Criminals can spy on your Tinder swipes

World’s most popular online dating app Tinder has a massive security flaw. It lacks standard encryption which would make your photos, swipes, and matches private. Therefore, anyone who has minimal programming skills and is connected to the same Wi-Fi as you are can spy who have swiped right or left.[1] Therefore, if you are looking for love or a company for the Friday night, you should think twice if connecting to the café’s Wi-Fi is a good idea. You cannot be sure if the hipster sitting in the corner is not too curious about your preferences and plans on Tinder.

Cyber criminals can spy on your Tinder swipes to the left or right.

App security company Checkmarx[2] discovered two flaws in Tinder’s HTTPs encryption that allows attackers to see and modify your pictures and see who you swiped left or right. Why would they do that? For example, they might change your profile picture or even include malicious content.[5]

Access to the personal information and ability to get in the middle of your activities on the app might be a threat to your privacy. The reported issue was discovered in both Android and iOS app versions.

Tinder vulnerability No 1.: Getting access to your pictures

Checkmarx discovered that Tinder lacks basic HTTPs encryption that allows third-party access to photos. Attackers who use the same Wi-Fi network can get access to user’s photos, replace them, and inject their content into the stream. However, they can not only increase their chances to get your swipe to the right but include malicious content too.

Tinder vulnerability No. 2. Anyone can see your swipes

Researchers tell that other data in the app has HTTPS encryption. However, it’s not that good. Third-parties can still see whether you swiped right or left. It means that third-parties are aware of your preferences and other personal information. Hence, they can easily blackmail users or threaten to leak personal information.

Analysis of the app flaws

The company created a TinderDrift – a proof-of-concept software which allowed to step into Tinder user’s swiping or chatting sessions using a laptop connected to the same Wi-Fi. Researchers used a couple of tricks that helped to pull information from Tinder’s encrypted data.

Nevertheless, the app has HTTPS encryption; it still transmits photos via unprotected HTTP. For this reason, third-parties can step in the middle quite easily when the pictures are transmitted to or from the smartphone.

Furthermore, each action on the app, such as swiping to the left or right, has a specific pattern of bytes. However, TinderDrift is capable interfere them and swipe on behalf of the user. However, chances that someone is willing to match with you and start the conversation are rare. Such activities are more likely to lead to blackmailing and privacy issues.

The only bright side of the Tinder vulnerability is that your conversations are safe. The detected flaws cannot be used for reading messages.
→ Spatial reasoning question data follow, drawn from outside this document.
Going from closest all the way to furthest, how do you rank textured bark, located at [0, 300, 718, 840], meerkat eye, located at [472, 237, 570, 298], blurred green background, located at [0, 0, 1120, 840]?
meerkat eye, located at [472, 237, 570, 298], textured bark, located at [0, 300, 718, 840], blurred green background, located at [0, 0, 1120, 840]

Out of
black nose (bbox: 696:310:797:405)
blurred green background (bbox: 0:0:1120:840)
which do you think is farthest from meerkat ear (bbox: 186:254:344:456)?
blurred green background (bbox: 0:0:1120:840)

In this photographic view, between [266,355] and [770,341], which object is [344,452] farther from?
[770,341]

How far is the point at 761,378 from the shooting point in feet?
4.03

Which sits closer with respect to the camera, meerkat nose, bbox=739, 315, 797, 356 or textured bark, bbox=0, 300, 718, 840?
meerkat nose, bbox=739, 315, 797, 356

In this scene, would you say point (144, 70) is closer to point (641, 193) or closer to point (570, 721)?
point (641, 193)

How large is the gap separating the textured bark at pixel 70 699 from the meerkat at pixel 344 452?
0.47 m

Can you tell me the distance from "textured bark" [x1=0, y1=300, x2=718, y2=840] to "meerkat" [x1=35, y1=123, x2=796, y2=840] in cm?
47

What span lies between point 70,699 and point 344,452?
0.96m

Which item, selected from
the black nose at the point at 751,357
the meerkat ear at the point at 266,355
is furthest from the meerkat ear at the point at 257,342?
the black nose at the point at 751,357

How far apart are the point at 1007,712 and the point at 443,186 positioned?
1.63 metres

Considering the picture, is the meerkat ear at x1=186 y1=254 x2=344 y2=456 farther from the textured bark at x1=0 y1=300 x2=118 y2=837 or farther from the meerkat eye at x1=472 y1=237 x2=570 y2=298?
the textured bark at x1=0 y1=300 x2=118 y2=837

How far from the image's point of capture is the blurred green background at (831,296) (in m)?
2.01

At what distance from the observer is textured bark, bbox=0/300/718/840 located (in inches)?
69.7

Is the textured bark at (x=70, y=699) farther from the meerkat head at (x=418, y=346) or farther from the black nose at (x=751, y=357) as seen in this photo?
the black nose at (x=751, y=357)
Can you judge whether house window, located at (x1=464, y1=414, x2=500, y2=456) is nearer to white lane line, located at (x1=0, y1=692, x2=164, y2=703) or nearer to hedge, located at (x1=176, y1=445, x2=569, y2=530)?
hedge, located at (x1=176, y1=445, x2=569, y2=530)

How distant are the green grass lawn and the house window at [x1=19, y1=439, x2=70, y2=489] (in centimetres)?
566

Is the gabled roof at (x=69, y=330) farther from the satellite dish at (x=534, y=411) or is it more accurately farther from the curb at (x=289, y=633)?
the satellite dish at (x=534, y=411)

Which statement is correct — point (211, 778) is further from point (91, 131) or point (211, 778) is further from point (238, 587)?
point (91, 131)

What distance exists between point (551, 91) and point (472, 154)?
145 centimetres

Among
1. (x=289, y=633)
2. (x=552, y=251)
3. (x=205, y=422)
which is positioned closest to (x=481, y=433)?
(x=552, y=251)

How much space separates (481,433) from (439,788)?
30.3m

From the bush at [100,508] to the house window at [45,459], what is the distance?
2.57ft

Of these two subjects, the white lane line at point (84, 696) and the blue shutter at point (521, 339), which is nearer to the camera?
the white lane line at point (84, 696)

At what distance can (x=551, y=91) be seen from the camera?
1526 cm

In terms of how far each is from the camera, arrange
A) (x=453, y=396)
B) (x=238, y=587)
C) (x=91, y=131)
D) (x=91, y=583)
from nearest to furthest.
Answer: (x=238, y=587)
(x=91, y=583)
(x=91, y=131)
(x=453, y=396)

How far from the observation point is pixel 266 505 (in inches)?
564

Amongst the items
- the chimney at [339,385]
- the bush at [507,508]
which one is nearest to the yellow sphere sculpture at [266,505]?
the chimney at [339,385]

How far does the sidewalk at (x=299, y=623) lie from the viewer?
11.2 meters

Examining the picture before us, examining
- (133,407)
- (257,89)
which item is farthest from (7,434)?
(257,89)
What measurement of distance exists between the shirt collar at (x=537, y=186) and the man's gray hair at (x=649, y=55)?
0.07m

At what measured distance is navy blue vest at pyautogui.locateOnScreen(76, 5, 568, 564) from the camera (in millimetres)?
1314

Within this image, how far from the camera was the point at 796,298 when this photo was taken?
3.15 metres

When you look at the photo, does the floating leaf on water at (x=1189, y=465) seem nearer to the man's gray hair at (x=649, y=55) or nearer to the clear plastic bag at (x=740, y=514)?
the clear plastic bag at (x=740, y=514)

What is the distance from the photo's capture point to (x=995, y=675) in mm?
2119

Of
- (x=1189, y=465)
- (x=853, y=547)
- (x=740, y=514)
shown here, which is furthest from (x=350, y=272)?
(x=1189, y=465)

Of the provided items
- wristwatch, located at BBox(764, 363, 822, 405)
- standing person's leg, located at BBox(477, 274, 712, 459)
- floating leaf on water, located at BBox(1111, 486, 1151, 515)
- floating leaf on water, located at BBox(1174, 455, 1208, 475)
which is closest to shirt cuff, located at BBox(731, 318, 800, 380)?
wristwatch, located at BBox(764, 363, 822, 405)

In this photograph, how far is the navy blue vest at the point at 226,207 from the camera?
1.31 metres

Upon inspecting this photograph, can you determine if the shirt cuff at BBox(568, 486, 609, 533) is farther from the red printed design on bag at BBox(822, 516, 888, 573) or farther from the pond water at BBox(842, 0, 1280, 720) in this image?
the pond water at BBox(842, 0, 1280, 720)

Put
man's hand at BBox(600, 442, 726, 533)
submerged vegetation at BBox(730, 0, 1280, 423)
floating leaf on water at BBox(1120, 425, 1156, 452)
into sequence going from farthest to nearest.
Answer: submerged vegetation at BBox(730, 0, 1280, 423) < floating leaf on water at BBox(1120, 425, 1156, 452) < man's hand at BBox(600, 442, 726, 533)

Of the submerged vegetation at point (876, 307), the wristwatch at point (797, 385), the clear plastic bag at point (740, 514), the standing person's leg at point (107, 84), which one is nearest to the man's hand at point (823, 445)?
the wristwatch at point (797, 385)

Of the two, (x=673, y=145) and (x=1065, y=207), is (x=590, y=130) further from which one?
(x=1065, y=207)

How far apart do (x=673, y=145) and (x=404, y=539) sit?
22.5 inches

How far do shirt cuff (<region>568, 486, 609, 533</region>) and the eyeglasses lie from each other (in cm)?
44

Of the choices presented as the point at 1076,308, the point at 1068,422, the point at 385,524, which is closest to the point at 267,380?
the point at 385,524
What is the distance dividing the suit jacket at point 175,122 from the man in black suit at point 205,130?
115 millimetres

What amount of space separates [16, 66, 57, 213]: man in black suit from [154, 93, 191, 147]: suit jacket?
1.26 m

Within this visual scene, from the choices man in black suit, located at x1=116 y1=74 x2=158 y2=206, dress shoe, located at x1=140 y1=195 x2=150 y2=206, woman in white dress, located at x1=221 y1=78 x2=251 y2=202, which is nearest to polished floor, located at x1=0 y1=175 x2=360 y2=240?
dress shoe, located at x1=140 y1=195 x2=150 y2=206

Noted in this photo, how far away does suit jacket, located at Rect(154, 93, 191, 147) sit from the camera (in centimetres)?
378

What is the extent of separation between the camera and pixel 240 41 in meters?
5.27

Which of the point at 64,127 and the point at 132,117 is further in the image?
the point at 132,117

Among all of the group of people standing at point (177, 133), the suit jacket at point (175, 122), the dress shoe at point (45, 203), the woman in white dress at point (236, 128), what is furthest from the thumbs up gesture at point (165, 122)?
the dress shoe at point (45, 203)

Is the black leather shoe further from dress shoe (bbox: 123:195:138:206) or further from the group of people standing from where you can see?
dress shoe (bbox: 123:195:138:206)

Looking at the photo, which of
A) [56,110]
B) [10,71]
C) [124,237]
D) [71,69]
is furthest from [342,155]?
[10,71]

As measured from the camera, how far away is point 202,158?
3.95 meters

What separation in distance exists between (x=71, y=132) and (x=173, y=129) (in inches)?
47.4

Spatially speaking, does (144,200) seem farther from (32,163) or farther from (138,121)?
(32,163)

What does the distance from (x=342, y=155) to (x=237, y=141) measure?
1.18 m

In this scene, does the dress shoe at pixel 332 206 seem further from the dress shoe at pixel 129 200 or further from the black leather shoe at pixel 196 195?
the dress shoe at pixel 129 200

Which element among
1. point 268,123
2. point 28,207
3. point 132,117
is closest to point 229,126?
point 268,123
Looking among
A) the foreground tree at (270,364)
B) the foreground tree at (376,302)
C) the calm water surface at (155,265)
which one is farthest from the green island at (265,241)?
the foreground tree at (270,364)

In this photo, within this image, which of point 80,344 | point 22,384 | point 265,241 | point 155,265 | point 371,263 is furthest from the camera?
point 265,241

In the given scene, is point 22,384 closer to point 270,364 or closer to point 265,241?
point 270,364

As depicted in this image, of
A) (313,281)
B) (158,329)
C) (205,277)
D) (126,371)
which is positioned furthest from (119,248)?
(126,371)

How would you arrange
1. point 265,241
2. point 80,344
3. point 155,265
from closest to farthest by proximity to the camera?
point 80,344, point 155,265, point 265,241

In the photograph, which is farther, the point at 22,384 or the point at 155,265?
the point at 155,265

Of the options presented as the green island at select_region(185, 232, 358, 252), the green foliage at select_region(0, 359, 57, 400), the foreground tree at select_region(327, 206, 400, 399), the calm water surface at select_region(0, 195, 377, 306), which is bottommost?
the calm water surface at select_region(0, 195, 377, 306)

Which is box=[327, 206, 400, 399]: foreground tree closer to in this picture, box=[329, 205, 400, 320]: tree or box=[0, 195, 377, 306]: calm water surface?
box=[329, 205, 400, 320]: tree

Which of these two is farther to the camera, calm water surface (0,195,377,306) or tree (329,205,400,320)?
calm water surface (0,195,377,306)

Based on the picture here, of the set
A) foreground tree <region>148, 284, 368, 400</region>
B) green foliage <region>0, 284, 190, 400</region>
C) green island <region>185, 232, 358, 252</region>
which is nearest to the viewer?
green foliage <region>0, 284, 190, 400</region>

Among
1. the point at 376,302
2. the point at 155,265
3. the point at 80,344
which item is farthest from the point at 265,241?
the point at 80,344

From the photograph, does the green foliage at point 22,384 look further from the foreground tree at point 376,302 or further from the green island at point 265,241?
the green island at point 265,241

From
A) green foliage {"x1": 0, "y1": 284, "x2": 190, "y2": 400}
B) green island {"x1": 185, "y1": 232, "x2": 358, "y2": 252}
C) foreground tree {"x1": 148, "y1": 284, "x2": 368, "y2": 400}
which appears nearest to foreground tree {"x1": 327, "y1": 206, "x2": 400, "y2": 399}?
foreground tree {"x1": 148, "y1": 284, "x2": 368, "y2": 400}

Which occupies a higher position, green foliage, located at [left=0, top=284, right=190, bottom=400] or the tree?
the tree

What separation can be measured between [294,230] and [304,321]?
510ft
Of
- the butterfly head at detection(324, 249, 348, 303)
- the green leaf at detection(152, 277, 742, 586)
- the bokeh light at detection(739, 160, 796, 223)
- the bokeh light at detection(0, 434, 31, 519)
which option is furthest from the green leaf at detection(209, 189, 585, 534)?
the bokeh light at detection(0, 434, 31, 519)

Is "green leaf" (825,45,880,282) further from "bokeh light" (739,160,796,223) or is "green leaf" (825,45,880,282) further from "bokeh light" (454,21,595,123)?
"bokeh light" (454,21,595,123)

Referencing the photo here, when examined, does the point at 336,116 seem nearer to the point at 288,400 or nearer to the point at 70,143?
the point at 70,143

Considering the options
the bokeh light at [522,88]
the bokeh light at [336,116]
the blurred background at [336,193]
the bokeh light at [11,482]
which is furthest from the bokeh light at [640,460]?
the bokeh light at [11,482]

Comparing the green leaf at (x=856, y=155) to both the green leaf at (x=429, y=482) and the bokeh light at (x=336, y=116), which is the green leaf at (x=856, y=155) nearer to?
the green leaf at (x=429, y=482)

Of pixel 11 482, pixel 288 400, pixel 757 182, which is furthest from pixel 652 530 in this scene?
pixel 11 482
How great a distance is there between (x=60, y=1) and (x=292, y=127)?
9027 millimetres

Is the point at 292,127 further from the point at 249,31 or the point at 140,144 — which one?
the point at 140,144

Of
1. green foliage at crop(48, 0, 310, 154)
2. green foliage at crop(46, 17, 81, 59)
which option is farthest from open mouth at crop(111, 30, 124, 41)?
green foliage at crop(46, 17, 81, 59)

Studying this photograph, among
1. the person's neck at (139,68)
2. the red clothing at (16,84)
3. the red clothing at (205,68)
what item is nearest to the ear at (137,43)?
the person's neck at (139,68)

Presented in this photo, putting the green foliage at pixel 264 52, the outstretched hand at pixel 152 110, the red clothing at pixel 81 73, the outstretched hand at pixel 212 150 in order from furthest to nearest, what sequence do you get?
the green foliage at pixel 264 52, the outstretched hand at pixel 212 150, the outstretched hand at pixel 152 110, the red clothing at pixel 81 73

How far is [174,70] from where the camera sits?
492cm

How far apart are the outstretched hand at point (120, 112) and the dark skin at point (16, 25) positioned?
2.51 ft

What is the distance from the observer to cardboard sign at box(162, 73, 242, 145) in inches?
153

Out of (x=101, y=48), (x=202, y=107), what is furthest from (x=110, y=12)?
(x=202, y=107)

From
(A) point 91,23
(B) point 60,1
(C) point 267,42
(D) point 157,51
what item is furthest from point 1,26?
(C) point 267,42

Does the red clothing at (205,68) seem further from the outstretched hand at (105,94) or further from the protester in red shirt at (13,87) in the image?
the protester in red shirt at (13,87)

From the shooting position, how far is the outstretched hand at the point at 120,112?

Tinder know about the issue since November

Checkmarx reported about the detected vulnerabilities in November. However, the problem still remains. According to the Tinder spokesperson’s statement to WIRED,[3] the web version of Tinder is encrypted with HTTPS. However, the company is planning to improve the security and protection level, but they are not revealing any specific details:

However, we do not go into any further detail on the specific security tools we use, or enhancements we may implement to avoid tipping off would be hackers.” [Source: Wired]

Researchers tell that encrypting photos is not enough to ensure privacy protection for the users. It’s also important to secure other commands in the app. Meanwhile, Tinder users should have in mind that looking for a hot date using public Wi-Fi,[4] someone might be watching your choices.